* [What you need to do]:
Render the records from the line containing "From the options" through the last line of the records, inclusive, as a JSON list of strings with one string per line and blank lines left out.

** begin Material supplied **

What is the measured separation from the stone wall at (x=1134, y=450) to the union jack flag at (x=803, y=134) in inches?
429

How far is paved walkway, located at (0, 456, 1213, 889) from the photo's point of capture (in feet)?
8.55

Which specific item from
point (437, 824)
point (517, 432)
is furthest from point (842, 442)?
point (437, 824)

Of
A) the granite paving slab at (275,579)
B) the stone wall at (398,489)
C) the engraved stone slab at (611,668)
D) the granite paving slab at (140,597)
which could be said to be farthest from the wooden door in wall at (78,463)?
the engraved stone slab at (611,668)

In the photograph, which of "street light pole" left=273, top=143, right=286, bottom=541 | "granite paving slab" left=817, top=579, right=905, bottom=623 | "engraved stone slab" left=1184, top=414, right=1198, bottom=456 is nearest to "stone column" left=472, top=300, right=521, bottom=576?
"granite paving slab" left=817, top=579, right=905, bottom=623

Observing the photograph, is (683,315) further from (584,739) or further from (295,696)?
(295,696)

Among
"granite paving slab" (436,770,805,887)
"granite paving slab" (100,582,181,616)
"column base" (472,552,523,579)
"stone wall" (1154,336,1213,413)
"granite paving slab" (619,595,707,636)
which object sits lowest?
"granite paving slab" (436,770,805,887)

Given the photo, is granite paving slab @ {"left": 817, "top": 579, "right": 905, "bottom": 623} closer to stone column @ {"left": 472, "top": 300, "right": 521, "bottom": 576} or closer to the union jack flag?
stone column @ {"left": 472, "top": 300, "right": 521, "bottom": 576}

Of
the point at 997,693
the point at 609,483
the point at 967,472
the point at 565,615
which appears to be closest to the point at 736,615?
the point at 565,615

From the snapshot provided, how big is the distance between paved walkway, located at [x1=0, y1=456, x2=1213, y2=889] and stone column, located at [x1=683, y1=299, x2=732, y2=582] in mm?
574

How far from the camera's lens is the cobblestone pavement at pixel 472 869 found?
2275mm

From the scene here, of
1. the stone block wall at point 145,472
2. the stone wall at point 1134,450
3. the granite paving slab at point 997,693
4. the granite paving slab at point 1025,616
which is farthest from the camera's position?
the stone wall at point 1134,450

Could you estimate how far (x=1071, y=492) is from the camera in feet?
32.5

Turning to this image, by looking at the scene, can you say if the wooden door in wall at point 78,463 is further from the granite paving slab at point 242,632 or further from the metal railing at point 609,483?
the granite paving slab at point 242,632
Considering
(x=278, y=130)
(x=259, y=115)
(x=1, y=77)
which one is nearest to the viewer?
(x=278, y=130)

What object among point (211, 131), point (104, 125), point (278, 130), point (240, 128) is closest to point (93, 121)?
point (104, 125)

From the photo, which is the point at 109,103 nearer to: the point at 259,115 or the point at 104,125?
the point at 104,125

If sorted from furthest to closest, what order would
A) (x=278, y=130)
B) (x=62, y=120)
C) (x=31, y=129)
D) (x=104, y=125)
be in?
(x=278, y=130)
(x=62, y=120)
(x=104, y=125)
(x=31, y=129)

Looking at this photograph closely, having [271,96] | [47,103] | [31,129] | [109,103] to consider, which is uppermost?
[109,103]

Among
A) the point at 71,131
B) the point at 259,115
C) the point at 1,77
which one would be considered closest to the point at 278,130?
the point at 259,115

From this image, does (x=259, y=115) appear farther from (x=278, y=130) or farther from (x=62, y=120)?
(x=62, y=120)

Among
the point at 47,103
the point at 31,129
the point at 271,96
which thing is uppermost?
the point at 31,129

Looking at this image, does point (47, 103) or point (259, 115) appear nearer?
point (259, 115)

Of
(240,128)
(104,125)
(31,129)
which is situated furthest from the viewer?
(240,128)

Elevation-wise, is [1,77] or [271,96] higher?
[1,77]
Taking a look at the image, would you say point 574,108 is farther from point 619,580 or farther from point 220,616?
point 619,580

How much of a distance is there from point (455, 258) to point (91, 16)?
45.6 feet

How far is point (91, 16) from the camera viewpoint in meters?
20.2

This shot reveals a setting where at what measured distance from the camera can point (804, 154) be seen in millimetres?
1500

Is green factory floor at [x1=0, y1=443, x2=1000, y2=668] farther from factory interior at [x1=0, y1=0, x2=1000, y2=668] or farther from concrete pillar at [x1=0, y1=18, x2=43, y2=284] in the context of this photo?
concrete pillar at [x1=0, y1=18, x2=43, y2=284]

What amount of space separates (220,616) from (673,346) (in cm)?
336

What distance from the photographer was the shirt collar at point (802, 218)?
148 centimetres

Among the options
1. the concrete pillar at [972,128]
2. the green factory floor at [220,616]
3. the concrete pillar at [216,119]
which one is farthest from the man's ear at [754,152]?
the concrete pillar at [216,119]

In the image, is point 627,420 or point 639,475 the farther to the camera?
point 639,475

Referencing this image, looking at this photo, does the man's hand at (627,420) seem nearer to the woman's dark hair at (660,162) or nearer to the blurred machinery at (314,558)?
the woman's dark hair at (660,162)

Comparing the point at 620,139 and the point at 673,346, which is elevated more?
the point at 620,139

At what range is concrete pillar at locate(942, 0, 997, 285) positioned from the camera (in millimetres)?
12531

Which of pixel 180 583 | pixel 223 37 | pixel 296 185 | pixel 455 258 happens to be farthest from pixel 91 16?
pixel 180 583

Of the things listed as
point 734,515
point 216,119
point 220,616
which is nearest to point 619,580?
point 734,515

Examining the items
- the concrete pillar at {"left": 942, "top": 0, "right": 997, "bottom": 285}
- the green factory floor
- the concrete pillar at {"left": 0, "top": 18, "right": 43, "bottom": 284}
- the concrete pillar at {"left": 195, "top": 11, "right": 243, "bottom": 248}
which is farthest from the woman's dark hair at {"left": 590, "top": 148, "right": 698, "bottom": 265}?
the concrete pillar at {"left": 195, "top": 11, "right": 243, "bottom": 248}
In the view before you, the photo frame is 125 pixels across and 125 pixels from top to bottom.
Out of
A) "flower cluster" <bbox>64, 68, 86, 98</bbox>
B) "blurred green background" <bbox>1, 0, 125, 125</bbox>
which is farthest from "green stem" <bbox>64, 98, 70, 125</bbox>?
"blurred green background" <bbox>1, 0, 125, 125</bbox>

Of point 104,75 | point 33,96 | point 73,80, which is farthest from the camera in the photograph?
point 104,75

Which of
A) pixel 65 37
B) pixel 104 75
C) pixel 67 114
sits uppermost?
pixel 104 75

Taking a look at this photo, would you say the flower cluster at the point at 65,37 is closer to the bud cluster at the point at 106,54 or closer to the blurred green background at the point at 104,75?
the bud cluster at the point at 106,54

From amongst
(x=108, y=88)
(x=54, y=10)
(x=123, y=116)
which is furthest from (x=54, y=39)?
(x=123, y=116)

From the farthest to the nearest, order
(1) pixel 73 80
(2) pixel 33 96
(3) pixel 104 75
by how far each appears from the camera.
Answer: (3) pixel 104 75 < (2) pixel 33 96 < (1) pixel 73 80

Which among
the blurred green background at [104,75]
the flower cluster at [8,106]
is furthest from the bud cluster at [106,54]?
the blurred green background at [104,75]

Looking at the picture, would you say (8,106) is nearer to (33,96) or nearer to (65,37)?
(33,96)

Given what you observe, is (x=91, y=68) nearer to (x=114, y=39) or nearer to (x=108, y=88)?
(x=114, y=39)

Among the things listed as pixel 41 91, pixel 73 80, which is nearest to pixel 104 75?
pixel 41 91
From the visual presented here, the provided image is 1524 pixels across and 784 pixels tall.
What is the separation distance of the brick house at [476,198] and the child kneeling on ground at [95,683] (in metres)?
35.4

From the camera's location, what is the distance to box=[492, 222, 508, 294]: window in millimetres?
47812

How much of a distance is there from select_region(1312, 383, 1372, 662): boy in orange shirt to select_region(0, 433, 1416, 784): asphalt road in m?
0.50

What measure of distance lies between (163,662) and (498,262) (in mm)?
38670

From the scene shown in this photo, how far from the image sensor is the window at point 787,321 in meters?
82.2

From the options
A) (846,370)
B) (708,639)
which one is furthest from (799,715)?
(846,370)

** end Material supplied **

* [Written solution]:
[
  "From the options",
  "A) (846,370)",
  "B) (708,639)",
  "which one is furthest from (799,715)?",
  "(846,370)"
]